Let me illustrate this concept with a specific example. The U.S. Congress passed legislation titled: The Dodd-Frank Wall Street Reform and Consumer Protection Act. This act became part of the federal law of the U.S. when President Barak Obama signed it into law on July 21, 2010. Unfortunately 100% of the members of the U.S. Congress who voted for and against this law DID NOT READ IT NOR DID THEY UNDERSTAND THE LEGISLATION. Today high level members of the federal government argue over exactly what this legislation means.
I made an attempt to read and understand the Dodd-Frank Law. I obtained a computer disk that contained the law word for word. I estimate that if I had read for seven hours each day, I could have read the entire law in about three weeks. I admit that I did not read the entire law. What I did read was incomprehensible gobbledygook open to many different interpretations.
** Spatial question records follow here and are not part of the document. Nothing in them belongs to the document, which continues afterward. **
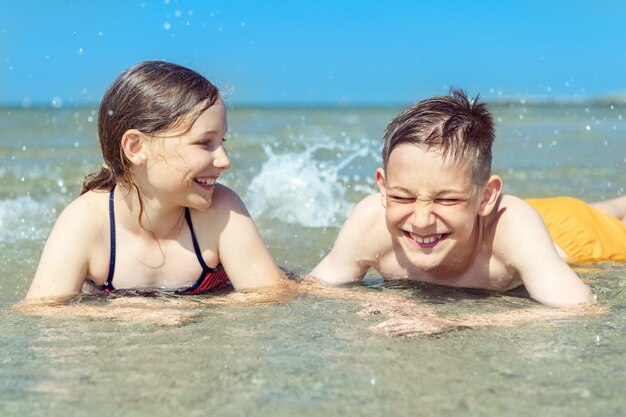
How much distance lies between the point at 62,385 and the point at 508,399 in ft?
3.97

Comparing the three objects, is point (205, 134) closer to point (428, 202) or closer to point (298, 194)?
point (428, 202)

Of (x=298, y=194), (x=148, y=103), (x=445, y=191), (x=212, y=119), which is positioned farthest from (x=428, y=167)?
(x=298, y=194)

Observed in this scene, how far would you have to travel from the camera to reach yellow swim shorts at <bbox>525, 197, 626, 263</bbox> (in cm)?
459

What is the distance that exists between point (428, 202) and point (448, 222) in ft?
0.42

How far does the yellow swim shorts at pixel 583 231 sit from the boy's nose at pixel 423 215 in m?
1.71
Today, it has become common practice for Congress to pass legislation that is either incomprehensible or much too long. The IRS code for 2011, is extremely clear, but it is 72,000 pages in length!
Kafka could not make something up like this. It gets even worse on the international level. Greece continues to spend money that it does not have. Presently the European Union members are wondering what to do about Greece. If there is a bailout it is expected to cost about 120 BILLION EUROS which is equal to about 107 BILLION POUNDS STERLING. The question about what to do is under discussion. Just as the U.S. Congress has no idea what it is doing, the EU is in the same type of situation.
Sanityandsense.com offers a sane and sensible analysis of the Greek Debt Crisis.
1) IF THE EU BAILS OUT GREECE the European markets will have modest positive improvements in the SHORT TERM. However, this action will encourage other EU members to ask for bailouts in the future and the LONG TERM CONSEQUENCES will most probably lead to a world depression.
2) IF THE EU DOES NOT BAIL OUT GREECE the European markets will suffer mildly negative consequences in the SHORT TERM, but the LONG TERM economic stability of Europe will greatly improve.
I find it interesting that the media ONLY presents one side of the economic analysis.